Paylaş
Tuncay Özilhan ve kırk yıllık parke sabredeni Anadolu Efes bu yılın en büyüklük tahtını devir aldı. Eczacıbaşı,Ülker... vb sanayi devleri yıllarca ayak sürüdüler, camialara yaslandılar ona rağmen dayanamadılar, tarih oldular... Özvarlığıyla özcamiasını kurup basketboluyla ruhunu pekiştirip seyircisini oluşturan ‘inatçı keçi’ Anadolu Efes ise; NBA’de ilk kez final oynayıp şampiyonluğu kapan Toronto Raptors (Toronto’nun Yırtıcı Kuşları) benzeri gelişim gösterdi.

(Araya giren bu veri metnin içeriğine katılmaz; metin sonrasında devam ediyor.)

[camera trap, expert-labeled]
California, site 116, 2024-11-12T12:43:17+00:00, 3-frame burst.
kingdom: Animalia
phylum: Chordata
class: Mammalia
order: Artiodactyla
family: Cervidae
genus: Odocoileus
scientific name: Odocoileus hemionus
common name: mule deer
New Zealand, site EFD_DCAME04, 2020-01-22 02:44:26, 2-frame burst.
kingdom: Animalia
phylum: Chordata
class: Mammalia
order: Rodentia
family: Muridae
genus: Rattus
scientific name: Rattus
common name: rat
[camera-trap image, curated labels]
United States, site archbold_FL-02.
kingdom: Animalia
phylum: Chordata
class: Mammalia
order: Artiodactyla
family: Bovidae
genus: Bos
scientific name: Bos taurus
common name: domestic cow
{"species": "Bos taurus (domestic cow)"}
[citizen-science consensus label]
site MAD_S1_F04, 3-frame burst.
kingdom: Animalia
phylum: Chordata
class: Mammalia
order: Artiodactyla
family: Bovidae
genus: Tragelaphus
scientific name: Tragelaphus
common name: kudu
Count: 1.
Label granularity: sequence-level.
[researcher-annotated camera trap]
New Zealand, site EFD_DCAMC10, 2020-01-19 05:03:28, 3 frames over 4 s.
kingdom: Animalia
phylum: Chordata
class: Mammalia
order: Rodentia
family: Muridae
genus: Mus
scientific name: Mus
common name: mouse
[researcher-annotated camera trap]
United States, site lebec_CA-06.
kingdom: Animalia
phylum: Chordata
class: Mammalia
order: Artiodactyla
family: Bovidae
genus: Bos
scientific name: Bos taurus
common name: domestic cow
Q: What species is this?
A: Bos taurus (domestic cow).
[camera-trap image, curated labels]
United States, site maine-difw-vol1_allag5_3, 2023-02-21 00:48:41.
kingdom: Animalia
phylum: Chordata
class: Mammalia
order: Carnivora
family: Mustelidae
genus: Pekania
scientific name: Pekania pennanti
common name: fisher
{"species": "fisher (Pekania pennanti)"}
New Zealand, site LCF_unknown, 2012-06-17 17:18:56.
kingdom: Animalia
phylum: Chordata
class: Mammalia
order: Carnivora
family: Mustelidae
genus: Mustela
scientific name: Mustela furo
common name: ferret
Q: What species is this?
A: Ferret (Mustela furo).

Bünyeden çıkardıkları Ataman’ın bu yıl ‘dokuz benzemez!den sil baştan yarattığı yepyeni takımla, üstündeki ölü toprağını silkerek, bütün ilkleri bu yıl yaşadı. Dün akşamki final resitaliyle Anadolu Efes başarısı kreşendo yaptı.
TO BE OR NOT TO BE
“Olmak ya da olmamak... Bütün mesele budur...” der Shakespeare. Yedi maçlık final serisinde kümülatif olarak mesele şöyle netleşti; ‘ATMAK’ ya da ‘ATAMAMAK’. Oyun bu kadar basittir aslında. Adı üstünde sepet topu. Mucidi Dr. Naismith şeftali sepetini duvara aşmış ve “Topu buna sokun” demiş. Çember sevince, ev sahibi şampiyon oldu. Yetenek havuzu görece daha geniş olan Anadolu Efes, ‘çembere gidebilen delici şutör guardlar maçına’ rakibi gibi üç kısa formatıyla başladı. Kısır skor, rakibi dışarı iterek acele ve dengesiz atışa zorlayan sert savunmalar ilk çeyreğe damgasını vurdu. 3’te 3 üçlük ve içerde Dunston’ı besleyerek ilk yarıdan 20 sayıya ulaşan Larkin tek başına takım oldu.
YETERSİZ BAKİYE
Ev sahibi beş sayı önde girdiği 2. yarıda skor liderliğini yağmur olup yağan Shane Larkin’le çift haneye çıkarırken, hakem Emin Moğulkoç’un ona çaldığı teknik faullerle yaptığı aktif savunma işe yaramadı. A.Efes içeri delici katlarla yüklenerek maçı giderek kopardı. Sahada tek cevap veren Kostas kaldı. Son çeyrekte çareleri tükenen Obradovic’in ‘maç sonuna düşük skorda gelip deneyim farkıyla geceyi kurtarma kartı’ yetersiz bakiye verdi. Ataman Arroyo’lu günlerinden alıştığımız ‘guard orriented’ tarzlı basketboluyla Obradovic’i bir kez daha farklı alt ederek, bir başka kupa daha koleksiyonuna kattı.